• _GIVEN REQUEST_: List every line in the listing below that contains the string "located", treating uppercase and lowercase letters as different.

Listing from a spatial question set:
::::::::

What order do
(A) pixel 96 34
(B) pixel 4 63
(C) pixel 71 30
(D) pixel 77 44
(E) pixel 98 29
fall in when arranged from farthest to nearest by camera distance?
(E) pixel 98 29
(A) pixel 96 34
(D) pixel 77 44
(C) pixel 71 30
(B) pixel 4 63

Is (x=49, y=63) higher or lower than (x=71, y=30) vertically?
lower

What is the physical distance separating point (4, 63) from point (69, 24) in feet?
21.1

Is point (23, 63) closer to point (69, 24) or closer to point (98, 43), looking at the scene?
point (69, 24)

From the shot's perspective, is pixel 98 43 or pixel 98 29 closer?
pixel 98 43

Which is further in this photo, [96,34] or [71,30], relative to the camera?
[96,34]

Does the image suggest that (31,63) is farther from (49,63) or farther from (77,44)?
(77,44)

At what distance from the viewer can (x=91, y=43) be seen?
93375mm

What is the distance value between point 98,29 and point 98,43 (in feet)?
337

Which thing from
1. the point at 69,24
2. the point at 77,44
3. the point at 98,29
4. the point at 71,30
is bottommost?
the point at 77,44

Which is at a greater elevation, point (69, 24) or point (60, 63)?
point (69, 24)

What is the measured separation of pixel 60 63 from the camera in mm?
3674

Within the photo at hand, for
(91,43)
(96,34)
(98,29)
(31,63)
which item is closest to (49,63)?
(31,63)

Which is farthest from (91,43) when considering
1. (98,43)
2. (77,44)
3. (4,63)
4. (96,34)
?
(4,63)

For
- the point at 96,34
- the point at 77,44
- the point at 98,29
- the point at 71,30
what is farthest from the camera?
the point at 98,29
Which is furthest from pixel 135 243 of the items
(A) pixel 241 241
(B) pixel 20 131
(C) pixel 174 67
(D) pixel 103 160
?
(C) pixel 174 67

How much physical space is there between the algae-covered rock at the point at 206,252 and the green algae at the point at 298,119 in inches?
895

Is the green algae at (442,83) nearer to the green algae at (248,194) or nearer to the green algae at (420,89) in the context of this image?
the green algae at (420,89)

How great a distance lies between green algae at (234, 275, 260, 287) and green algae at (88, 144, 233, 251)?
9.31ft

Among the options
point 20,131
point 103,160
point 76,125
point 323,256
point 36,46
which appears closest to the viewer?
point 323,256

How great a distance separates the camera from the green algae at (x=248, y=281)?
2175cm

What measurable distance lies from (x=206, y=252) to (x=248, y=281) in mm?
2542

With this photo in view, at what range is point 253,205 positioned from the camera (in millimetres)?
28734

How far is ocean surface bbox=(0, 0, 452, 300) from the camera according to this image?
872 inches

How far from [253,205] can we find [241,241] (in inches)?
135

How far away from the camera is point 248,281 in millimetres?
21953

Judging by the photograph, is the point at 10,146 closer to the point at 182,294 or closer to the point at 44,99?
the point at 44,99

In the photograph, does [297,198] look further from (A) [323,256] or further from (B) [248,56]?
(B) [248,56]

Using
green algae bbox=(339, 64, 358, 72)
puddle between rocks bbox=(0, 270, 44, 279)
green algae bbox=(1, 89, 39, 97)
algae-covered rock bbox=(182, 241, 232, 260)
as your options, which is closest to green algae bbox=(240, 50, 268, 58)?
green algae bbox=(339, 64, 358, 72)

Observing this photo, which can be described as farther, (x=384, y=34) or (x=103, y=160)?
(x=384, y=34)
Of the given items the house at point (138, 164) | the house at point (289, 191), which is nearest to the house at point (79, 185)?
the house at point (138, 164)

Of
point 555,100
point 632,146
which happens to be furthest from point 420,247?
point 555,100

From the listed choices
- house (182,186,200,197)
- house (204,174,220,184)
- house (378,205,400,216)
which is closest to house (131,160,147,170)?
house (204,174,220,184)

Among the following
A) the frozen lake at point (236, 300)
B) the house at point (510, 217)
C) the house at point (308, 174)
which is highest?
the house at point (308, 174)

::::::::

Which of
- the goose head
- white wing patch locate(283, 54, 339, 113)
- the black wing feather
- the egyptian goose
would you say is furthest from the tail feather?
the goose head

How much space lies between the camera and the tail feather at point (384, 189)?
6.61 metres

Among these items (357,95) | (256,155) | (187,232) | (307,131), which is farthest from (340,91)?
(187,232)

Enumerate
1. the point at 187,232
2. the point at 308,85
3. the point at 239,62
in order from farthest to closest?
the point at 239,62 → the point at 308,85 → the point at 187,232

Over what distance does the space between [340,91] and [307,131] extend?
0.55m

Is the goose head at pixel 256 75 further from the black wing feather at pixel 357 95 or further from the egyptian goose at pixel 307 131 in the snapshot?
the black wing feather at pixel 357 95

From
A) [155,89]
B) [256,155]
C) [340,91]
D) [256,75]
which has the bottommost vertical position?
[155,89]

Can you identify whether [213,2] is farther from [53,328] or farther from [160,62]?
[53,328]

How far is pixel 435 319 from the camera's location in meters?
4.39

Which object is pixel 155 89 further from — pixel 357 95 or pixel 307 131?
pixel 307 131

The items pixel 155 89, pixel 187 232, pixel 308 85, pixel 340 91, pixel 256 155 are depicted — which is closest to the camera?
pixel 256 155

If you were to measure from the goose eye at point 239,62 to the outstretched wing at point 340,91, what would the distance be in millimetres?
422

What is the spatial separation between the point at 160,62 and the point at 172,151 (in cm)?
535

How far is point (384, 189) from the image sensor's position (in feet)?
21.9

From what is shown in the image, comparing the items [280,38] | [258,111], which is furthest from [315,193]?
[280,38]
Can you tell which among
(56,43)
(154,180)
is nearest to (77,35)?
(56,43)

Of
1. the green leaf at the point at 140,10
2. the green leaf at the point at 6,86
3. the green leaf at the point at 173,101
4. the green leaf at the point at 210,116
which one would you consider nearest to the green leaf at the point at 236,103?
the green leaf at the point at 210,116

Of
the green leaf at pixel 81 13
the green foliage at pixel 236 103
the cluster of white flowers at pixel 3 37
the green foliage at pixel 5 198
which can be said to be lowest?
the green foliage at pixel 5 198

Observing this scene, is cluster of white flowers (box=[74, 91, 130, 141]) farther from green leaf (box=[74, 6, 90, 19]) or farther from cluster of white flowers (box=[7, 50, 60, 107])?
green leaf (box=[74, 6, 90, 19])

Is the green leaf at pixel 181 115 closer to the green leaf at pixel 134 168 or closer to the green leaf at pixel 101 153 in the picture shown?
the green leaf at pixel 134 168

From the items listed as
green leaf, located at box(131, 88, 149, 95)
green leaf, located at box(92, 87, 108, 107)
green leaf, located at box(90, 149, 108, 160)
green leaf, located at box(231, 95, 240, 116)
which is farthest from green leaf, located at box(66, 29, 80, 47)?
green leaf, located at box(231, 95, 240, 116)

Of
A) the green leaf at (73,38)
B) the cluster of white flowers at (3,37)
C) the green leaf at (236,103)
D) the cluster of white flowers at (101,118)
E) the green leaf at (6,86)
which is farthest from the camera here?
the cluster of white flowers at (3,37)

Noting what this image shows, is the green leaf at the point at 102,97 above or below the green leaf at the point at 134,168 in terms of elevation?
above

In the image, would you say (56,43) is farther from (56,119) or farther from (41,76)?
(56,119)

::::::::

• _RESULT OF THIS EXERCISE_:
green leaf, located at box(131, 88, 149, 95)
green leaf, located at box(92, 87, 108, 107)
green leaf, located at box(90, 149, 108, 160)
green leaf, located at box(231, 95, 240, 116)
which is farthest from green leaf, located at box(66, 29, 80, 47)?
green leaf, located at box(231, 95, 240, 116)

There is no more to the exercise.